Selected extract:
* START *

All the above data processing stages were invited and checked by the Polish statistics during the 2011 census and constitute a valuable resource for the Polish statistics. Some elements of this experience later contributed to the UNECE Guidelines developed by the Task Force on the use of registers and administrative data for population and housing censuses .
4.The Polish case study: Population and housing census 2011
The national combined population and housing census conducted in Poland in 2011 was designed and implemented with the application of a mixed model, i.e. using data from administrative registers and data obtained from respondents (20% ad-hoc sample survey), with the use of electronic questionnaires.
The 2011 Act on the National Census of Population and Housing provided for the widest possible use of public administration information systems. Data not included in the public administration’s information system or data not eligible for statistical quality were collected by means of the Internet application (CAWI) or by hand held (HH) electronic devices equipped with the electronic form application (CAPI mode). As a result, paper questionnaires were completely eliminated.
4.1The use of administrative sources
The starting point was the use of administrative sources already existing within the State administrative structures. In accordance with the National Census Act, all entities maintaining IT systems of public administrative and non-administrative systems would deliver data in the framework of census operations in the scope and time specified therein.
The necessity to use data from administrative systems in Polish statistics resulted from:
• minimisation of the costs of statistics production,
• risk of an increased non-response in statistical surveys, including censuses,
• intensive development of IT systems of public administration, based on advanced technologies.

* END *

Dataset content:
* START *

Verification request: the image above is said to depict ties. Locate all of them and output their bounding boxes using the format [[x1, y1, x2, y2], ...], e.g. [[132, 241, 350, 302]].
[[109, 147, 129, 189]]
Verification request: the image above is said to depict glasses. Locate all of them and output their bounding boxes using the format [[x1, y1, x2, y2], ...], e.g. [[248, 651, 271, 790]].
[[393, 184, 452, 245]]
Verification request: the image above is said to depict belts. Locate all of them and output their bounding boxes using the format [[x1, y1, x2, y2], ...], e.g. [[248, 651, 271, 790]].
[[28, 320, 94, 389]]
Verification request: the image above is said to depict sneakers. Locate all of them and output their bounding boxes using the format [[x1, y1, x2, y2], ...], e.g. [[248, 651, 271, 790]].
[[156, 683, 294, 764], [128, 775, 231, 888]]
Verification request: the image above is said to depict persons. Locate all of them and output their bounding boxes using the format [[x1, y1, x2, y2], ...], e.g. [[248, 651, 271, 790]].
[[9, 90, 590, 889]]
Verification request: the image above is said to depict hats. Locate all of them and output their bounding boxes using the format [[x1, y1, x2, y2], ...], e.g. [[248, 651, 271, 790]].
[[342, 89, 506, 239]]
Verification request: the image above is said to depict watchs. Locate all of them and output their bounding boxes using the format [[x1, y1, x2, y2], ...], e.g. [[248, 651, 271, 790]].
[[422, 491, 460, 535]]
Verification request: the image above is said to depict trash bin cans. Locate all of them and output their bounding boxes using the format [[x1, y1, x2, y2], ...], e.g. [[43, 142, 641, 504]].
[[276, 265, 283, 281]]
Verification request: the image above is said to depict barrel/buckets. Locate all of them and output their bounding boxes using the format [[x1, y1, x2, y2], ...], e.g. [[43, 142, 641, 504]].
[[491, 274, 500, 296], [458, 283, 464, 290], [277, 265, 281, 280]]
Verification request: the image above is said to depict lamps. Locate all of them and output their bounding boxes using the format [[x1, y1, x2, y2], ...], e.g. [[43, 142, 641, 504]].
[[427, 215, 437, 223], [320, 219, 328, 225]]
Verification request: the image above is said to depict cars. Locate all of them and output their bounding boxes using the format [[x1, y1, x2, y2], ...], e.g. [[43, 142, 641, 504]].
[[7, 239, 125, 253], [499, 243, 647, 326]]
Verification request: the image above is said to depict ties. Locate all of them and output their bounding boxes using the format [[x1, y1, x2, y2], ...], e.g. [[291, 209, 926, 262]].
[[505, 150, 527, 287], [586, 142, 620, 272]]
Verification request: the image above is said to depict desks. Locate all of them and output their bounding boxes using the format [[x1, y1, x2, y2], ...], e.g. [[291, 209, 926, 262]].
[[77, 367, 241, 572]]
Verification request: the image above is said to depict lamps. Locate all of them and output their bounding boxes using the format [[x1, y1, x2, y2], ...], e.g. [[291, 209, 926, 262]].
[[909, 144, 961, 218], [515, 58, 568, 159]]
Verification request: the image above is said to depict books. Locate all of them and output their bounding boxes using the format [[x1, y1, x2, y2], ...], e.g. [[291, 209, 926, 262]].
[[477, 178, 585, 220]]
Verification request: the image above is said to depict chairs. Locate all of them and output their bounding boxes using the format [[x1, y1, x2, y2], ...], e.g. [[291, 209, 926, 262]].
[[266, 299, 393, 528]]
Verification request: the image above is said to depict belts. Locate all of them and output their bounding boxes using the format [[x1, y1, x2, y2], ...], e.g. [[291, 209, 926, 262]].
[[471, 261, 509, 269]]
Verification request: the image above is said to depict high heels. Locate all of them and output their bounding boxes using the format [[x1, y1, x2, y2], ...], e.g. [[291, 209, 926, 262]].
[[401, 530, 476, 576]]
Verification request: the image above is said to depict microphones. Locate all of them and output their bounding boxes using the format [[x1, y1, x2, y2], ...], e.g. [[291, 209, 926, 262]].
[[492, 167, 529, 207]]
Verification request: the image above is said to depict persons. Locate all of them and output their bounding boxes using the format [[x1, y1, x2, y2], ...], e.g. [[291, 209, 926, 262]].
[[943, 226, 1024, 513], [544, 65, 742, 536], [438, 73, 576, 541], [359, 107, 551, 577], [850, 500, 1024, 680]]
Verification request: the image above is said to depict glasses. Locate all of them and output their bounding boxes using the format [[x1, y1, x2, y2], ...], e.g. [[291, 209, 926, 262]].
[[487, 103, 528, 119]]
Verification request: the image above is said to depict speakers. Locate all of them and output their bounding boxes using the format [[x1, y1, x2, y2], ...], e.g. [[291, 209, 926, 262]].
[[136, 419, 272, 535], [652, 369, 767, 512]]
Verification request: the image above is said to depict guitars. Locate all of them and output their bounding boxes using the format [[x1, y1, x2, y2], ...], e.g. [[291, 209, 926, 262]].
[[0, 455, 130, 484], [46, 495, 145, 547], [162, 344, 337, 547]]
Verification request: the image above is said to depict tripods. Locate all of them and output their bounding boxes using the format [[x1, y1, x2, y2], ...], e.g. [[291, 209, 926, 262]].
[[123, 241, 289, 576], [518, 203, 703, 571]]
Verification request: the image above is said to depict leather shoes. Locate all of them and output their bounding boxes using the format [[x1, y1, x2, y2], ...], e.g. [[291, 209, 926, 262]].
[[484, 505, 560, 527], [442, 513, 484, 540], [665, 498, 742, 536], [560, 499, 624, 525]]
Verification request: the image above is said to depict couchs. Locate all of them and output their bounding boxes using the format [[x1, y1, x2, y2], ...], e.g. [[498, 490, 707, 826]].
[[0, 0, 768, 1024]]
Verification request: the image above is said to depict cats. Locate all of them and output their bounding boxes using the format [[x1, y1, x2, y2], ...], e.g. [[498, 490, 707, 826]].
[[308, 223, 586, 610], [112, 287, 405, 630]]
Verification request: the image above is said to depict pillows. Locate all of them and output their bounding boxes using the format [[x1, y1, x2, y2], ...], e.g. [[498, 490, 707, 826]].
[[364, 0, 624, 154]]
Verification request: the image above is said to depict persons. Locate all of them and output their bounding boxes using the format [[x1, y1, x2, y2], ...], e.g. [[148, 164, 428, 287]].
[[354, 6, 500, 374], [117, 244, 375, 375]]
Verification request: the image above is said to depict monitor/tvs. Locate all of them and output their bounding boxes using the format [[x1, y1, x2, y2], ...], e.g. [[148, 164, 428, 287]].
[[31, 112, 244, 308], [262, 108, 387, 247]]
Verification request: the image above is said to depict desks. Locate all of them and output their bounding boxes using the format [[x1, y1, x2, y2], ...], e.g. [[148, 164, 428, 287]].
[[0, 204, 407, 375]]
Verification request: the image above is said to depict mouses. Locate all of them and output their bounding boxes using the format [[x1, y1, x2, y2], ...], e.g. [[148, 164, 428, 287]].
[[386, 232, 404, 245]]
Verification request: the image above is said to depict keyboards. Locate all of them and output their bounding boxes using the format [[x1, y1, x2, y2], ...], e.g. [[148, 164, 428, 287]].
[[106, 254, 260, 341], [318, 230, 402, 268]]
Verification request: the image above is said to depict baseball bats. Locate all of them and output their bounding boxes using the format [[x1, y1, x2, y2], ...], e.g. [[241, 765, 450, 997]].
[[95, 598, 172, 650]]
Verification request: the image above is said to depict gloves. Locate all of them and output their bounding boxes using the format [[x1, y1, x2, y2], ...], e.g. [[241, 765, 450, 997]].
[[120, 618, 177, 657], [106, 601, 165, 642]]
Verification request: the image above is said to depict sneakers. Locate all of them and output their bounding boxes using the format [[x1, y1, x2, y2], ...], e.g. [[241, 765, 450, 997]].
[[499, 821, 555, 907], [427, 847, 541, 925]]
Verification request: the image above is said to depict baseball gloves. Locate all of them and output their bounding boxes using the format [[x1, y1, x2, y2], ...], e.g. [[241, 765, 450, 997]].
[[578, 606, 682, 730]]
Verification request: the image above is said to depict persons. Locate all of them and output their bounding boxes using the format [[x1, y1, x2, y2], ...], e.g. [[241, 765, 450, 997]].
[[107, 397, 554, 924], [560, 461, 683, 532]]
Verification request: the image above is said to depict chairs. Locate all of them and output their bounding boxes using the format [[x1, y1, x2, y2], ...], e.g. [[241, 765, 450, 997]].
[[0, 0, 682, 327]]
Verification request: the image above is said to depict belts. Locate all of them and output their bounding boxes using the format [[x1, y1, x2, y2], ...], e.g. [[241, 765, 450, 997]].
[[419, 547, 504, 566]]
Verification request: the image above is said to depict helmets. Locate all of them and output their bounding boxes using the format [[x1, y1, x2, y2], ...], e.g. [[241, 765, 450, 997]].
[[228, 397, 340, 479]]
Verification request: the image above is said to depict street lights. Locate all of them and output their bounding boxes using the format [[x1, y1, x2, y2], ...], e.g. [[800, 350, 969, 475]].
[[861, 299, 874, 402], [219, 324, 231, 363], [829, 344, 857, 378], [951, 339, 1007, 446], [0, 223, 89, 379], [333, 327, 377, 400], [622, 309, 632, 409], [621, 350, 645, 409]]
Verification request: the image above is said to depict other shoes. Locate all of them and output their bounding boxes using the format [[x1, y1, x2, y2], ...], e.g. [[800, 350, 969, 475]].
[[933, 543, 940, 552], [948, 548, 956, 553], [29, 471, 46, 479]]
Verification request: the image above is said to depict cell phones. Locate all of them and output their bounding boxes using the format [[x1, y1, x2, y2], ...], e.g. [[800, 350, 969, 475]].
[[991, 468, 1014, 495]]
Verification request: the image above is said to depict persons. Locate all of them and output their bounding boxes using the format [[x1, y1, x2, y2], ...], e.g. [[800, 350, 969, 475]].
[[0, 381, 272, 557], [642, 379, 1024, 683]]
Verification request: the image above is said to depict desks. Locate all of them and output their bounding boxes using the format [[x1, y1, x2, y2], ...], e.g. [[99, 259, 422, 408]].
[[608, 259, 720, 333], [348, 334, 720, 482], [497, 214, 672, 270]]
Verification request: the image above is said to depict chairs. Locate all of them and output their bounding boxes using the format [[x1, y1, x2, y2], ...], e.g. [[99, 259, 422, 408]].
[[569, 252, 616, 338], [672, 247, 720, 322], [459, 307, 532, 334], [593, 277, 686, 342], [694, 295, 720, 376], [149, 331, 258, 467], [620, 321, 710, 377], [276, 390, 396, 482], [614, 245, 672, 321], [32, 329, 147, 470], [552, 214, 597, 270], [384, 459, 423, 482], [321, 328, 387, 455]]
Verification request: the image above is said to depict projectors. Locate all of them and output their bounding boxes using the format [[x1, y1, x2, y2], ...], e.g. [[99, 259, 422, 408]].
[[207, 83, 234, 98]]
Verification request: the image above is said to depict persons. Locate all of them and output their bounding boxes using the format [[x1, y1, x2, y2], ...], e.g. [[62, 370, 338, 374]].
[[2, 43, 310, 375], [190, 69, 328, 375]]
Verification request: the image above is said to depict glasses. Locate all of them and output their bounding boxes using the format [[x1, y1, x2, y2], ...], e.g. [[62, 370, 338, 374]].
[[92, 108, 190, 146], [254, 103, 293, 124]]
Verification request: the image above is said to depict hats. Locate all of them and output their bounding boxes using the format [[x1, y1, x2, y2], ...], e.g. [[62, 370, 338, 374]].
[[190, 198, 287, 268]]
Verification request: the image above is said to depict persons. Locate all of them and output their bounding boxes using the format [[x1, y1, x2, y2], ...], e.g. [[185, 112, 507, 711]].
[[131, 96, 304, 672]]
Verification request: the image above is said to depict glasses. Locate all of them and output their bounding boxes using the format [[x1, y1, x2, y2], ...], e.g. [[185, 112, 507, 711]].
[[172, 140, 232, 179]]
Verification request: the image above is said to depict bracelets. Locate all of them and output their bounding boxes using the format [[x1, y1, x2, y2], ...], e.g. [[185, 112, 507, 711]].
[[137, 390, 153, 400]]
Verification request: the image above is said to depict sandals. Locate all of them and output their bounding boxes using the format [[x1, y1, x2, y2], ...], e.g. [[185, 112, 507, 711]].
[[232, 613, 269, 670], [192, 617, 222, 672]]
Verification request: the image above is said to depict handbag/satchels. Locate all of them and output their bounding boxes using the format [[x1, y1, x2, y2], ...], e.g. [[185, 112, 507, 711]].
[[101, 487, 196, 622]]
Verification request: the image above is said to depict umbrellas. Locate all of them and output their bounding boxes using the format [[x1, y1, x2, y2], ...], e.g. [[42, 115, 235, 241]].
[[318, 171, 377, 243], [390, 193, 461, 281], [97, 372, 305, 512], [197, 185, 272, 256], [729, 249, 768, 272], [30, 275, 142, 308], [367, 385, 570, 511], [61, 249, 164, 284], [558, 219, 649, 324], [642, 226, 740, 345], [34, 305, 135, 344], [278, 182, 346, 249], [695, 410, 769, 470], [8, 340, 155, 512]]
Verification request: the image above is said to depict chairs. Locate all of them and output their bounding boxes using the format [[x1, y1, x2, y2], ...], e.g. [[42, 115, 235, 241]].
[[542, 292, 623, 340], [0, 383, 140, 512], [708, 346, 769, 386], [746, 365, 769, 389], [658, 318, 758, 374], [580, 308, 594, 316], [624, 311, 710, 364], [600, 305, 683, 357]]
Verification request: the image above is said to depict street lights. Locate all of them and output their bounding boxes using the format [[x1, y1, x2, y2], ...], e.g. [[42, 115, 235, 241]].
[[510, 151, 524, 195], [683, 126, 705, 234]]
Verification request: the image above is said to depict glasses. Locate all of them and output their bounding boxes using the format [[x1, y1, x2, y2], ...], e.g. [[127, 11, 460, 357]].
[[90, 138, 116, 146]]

* END *

Prompt 1:
Write out the passage of the census excerpt that begins at the words "The necessity to" and stops after "on advanced technologies.".
Prompt 2:
Please pull out the lines of the records from the very first one through the line that contains "[[109, 147, 129, 189]]", both included, and reproduce them unchanged.
The records are unrelated to the census excerpt.

Answer 1:
The necessity to use data from administrative systems in Polish statistics resulted from:
• minimisation of the costs of statistics production,
• risk of an increased non-response in statistical surveys, including censuses,
• intensive development of IT systems of public administration, based on advanced technologies.

Answer 2:
Verification request: the image above is said to depict ties. Locate all of them and output their bounding boxes using the format [[x1, y1, x2, y2], ...], e.g. [[132, 241, 350, 302]].
[[109, 147, 129, 189]]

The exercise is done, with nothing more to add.